Task prompt: List all lines of the data that include the string "addClass".

The records:
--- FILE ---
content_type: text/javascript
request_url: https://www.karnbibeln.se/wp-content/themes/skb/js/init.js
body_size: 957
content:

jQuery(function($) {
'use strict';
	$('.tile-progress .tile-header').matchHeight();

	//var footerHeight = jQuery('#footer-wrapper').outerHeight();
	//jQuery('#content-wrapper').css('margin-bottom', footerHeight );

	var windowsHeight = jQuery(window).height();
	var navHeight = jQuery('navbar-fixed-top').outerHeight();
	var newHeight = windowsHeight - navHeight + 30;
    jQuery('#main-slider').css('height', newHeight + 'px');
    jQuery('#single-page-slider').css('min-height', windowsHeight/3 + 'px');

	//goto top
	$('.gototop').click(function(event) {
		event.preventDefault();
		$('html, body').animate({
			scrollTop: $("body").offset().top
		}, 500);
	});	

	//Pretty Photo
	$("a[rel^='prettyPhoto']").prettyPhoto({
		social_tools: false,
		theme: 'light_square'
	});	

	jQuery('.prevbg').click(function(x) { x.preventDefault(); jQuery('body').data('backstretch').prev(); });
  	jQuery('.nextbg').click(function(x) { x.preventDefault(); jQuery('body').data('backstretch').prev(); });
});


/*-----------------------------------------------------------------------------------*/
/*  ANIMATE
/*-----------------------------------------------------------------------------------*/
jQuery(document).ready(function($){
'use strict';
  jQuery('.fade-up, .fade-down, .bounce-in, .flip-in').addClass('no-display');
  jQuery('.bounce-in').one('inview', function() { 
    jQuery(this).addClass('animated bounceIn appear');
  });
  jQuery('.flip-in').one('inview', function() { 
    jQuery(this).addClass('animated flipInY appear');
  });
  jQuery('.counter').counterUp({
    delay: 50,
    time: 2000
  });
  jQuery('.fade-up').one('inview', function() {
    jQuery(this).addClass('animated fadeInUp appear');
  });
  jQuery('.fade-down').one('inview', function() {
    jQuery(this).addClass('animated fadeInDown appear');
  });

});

Task answer:
  jQuery('.fade-up, .fade-down, .bounce-in, .flip-in').addClass('no-display');
    jQuery(this).addClass('animated bounceIn appear');
    jQuery(this).addClass('animated flipInY appear');
    jQuery(this).addClass('animated fadeInUp appear');
    jQuery(this).addClass('animated fadeInDown appear');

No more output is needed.